Mangel an Medikamenten für Kinder: Preispolitik für mehr Fiebersaft

Mehr Geld soll die Versorgungskrise bei Kindermedikamenten kurzfristig beheben. Eine Geste ohne Wirkung, kritisieren die Pharmahersteller.

Ein bettlägriges Kind

In diesem Winter kommt es vielerorts immer wieder zu Engpässen bei Arzneimitteln Foto: Ute Grabowsky/photothek/imago

BERLIN taz | Für die Versorgungsengpässe bei Kinderarzneimitteln soll es endlich Abhilfe geben. Die Festpreise unter anderem bei Fiebersäften werden für drei Monate ausgesetzt – an die sind die Krankenkassen sonst gebunden. Das kündigte der Spitzenverband der Gesetzlichen Krankenkassen (GKV) am Dienstag an. Aber führt das tatsächlich zu größeren Vorräten an derzeit knappen Medikamenten in den Apotheken?

Bereits im Dezember hatte Bundesgesundheitsminister Karl Lauterbach (SPD) als Sofortmaßnahme vorgeschlagen, dass es möglich werden soll, höhere Preise als die bisher verhandelten Festbeträge zu übernehmen. Beim GKV-Spitzenverband sah man das kritisch, vermeldete am Dienstag aber eine Einigung. Ab Februar sollen für 180 Kindermedikamente die Festpreise ausgesetzt werden.

Tatsächlich gilt die Preisgestaltung als eine der Hauptursachen für die seit Jahren auftretenden Versorgungsprobleme bei Medikamenten. Die Krankenkassen vereinbaren für die Kostenübernahme verschriebener Medikamente Festbeträge.
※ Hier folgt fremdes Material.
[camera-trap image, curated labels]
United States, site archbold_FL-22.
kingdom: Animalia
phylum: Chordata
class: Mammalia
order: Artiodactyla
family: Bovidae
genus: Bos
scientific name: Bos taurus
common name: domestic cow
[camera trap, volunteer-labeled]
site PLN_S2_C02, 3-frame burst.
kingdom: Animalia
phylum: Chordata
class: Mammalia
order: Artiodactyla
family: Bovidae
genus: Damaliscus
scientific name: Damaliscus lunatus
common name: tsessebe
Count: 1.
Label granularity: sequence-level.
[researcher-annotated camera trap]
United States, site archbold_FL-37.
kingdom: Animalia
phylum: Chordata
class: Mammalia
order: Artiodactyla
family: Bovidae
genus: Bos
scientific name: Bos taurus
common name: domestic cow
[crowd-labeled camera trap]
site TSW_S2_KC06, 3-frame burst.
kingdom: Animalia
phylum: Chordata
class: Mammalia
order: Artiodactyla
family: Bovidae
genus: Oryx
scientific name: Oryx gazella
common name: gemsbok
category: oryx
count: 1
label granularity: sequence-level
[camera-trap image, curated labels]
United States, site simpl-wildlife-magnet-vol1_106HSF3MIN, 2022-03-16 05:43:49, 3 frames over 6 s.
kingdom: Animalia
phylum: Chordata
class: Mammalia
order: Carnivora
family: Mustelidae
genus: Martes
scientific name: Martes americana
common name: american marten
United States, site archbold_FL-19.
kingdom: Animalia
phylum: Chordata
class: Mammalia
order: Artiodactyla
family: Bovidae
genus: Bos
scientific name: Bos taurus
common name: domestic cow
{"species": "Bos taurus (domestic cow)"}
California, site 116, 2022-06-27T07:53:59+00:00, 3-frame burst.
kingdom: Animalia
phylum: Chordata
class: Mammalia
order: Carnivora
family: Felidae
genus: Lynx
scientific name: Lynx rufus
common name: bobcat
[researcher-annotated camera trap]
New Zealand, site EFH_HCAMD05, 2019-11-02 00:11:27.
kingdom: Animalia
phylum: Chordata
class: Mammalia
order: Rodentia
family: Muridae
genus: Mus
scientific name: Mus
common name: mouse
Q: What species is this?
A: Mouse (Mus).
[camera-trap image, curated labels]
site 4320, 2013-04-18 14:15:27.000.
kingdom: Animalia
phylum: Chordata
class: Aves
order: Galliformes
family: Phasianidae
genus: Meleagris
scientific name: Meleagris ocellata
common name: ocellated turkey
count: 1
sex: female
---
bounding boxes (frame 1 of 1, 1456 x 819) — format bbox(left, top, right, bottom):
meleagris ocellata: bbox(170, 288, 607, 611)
Bei Generika, also Medikamenten, bei denen der Patentschutz abgelaufen ist, richten sich diese nach dem günstigsten Preis – für Fiebersaft beispielsweise ist ein Festbetrag von unter 2 Euro vorgesehen. Ein Preisdruck, der dafür sorgte, dass die Hersteller die Rohstoffherstellung vielfach nach Asien verlagert und sich teilweise vom deutschen Markt zurückgezogen haben.

Kein zusätzlicher Fiebersaft

Die Kapazitäten der verbliebenen Hersteller seien komplett ausgelastet, heißt es vom Branchenverband Pro Generika. Zusätzlicher Fiebersaft käme also durch eine kurzfristige Anhebung der Preise nicht auf den Markt. „Eine Geste“ sei die Maßnahme, so Geschäftsführer Bork Bretthauer.

Auch ein Einkauf bei anderen europäischen Herstellern ist nicht einfach. Allein das in der Regel notwendige Umpacken in eine deutschsprachige Verpackung ist laut dem europäischen Generika-Branchenverband Medicines for Europe angesichts herrschender Papierknappheit eine Herausforderung für die Hersteller. In Einzelfällen erteilt das Bundesinstitut für Arzneimittel und Medizinprodukte hier eine Ausnahmegenehmigung – zuletzt für einen Fiebersaft, der eigentlich für den ukrainischen Markt bestimmt war.

Beim GKV-Spitzenverband fürchtet man, dass mit der von Lauterbach angeregten Maßnahme lediglich zusätzliche Gewinne für die Pharmahersteller ermöglicht werden, ohne dass dies eine nachhaltige Lösung herbeiführe. Ohnehin sei der Scheitelpunkt der Kinder-Infektionswelle bereits erreicht, so ein Sprecher. Wenn die Regelung am 1. Februar in Kraft tritt, könnte sich der Versorgungsengpass bei Fiebermedikamenten und Antibiotika für Kinder also bereits beruhigt haben.

Bei anderen Arzneimitteln – darunter lebenswichtige Krebsmedikamente – sind die Probleme aber ähnliche, wie die Gesellschaft für Hämatologie und medizinische Onkologie erst am Montag warnte. Auch hier wartet man, wie beim GKV-Spitzenverband, auf den für Anfang des Jahres vom Bundesgesundheitsministerium versprochenen Gesetzentwurf zur Verbesserung der Arzneimittelversorgung.